Basic Terraform Workflow

# 1. Initialize: Download provider plugins
terraform init

# 2. Plan: Preview changes before applying
terraform plan

# 3. Apply: Create/update infrastructure
terraform apply

# 4. Destroy: Remove all infrastructure
terraform destroy

Example: Creating an AWS EC2 Instance

Create main.tf:

# Configure the AWS provider
provider "aws" {
  region = "us-east-1"
}

# Create a VPC
resource "aws_vpc" "main" {
  cidr_block = "10.0.0.0/16"

  tags = {
    Name = "main-vpc"
  }
}

# Create a subnet
resource "aws_subnet" "public" {
  vpc_id            = aws_vpc.main.id
  cidr_block        = "10.0.1.0/24"
  availability_zone = "us-east-1a"

  tags = {
    Name = "public-subnet"
  }
}

# Create a security group
resource "aws_security_group" "web" {
  name        = "web-sg"
  description = "Allow HTTP and SSH"
  vpc_id      = aws_vpc.main.id

  ingress {
    from_port   = 80
    to_port     = 80
    protocol    = "tcp"
    cidr_blocks = ["0.0.0.0/0"]
  }

  ingress {
    from_port   = 22
    to_port     = 22
    protocol    = "tcp"
    cidr_blocks = ["0.0.0.0/0"]
  }

  egress {
    from_port   = 0
    to_port     = 0
    protocol    = "-1"
    cidr_blocks = ["0.0.0.0/0"]
  }
}

# Create an EC2 instance
resource "aws_instance" "web" {
  ami                    = "ami-0c55b159cbfafe1f0"
  instance_type          = "t3.micro"
  subnet_id              = aws_subnet.public.id
  vpc_security_group_ids = [aws_security_group.web.id]

  tags = {
    Name = "web-server"
  }
}

# Output the public IP
output "instance_public_ip" {
  value = aws_instance.web.public_ip
}

Run the workflow:

terraform init
terraform plan
terraform apply  # Type 'yes' to confirm

Terraform creates the VPC, subnet, security group, and EC2 instance in the correct order, handling dependencies automatically.

Variables and Outputs

variables.tf:

variable "region" {
  description = "AWS region"
  type        = string
  default     = "us-east-1"
}

variable "instance_type" {
  description = "EC2 instance type"
  type        = string
  default     = "t3.micro"
}

variable "environment" {
  description = "Environment name"
  type        = string
}

terraform.tfvars:

region        = "us-west-2"
instance_type = "t3.small"
environment   = "production"

outputs.tf:

output "vpc_id" {
  description = "ID of the VPC"
  value       = aws_vpc.main.id
}

output "instance_ip" {
  description = "Public IP of the instance"
  value       = aws_instance.web.public_ip
}

Variables make your infrastructure reusable across environments.

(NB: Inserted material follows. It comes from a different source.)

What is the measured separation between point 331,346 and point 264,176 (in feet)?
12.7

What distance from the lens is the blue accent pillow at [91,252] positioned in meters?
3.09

Outputs expose values for use in other modules or for reference.

Remote State with S3

Store Terraform state remotely for team collaboration:

backend.tf:

terraform {
  backend "s3" {
    bucket         = "my-terraform-state"
    key            = "prod/terraform.tfstate"
    region         = "us-east-1"
    dynamodb_table = "terraform-locks"
    encrypt        = true
  }
}

This stores state in S3 and uses DynamoDB for state locking, preventing concurrent modifications.


IaC Best Practices

Structure Your Code

Organize by environment and module:

infrastructure/
├── modules/
│   ├── vpc/
│   │   ├── main.tf
│   │   ├── variables.tf
│   │   ├── outputs.tf
│   │   └── README.md
│   ├── eks/
│   ├── rds/
│   └── s3/
├── environments/
│   ├── prod/
│   │   ├── main.tf
│   │   ├── variables.tf
│   │   ├── backend.tf
│   │   └── terraform.tfvars
│   ├── staging/
│   └── dev/
├── .gitignore
└── README.md

Each module is self-contained and testable. Environments are thin layers that compose modules.

Use Version Control

Treat infrastructure code like application code:

  • Commit all IaC files to Git
  • Use .gitignore to exclude sensitive files
  • Open pull requests for infrastructure changes
  • Require code reviews before merging

.gitignore for Terraform:

# Terraform files
.terraform/
*.tfstate
*.tfstate.backup
*.tfvars
.terraform.lock.hcl

# Crash logs
crash.log

# Sensitive files
*.pem
*.key
.env

Never Hardcode Secrets

Bad:

resource "aws_db_instance" "main" {
  password = "mysecretpassword123"  # NEVER DO THIS
}

Good:

resource "aws_db_instance" "main" {
  password = var.db_password  # Passed from environment variable
}

Use:

  • Environment variables: export TF_VAR_db_password=<secret>
  • AWS Secrets Manager, Azure Key Vault, HashiCorp Vault
  • Terraform Cloud encrypted variables
  • .tfvars files excluded from version control

Plan Before Apply

Always run terraform plan before apply:

# Review changes
terraform plan -out=tfplan

# If changes look good, apply
terraform apply tfplan

In CI/CD, require human approval after plan:

# GitHub Actions example
- name: Terraform Plan
  run: terraform plan -out=tfplan

- name: Wait for Approval
  uses: trstringer/manual-approval@v1

- name: Terraform Apply
  run: terraform apply tfplan

Use State Locking

Prevent multiple people from modifying infrastructure simultaneously:

  • S3 + DynamoDB (Terraform with AWS)
  • Azure Storage (Terraform with Azure)
  • GCS (Terraform with GCP)
  • Terraform Cloud (automatic locking)

Without locking, two engineers running terraform apply at the same time can corrupt state.

Tag Everything

Apply consistent tags to all resources:

resource "aws_instance" "web" {
  ami           = var.ami
  instance_type = var.instance_type

  tags = {
    Name        = "web-server"
    Environment = var.environment
    Project     = "website"
    ManagedBy   = "Terraform"
    Owner       = "platform-team"
    CostCenter  = "engineering"
  }
}

Tags enable:

  • Cost tracking and allocation
  • Resource organization and filtering
  • Automated compliance checks
  • Disaster recovery planning

Keep Modules Small and Focused

Each module should do one thing well:

Good:

  • vpc module: Creates VPC, subnets, route tables, internet gateway
  • eks module: Creates EKS cluster, node groups, IAM roles
  • rds module: Creates RDS instance, subnet group, security group

Bad:

  • everything module: Creates VPC, EKS, RDS, S3, and more in one file

Small modules are easier to test, understand, and reuse.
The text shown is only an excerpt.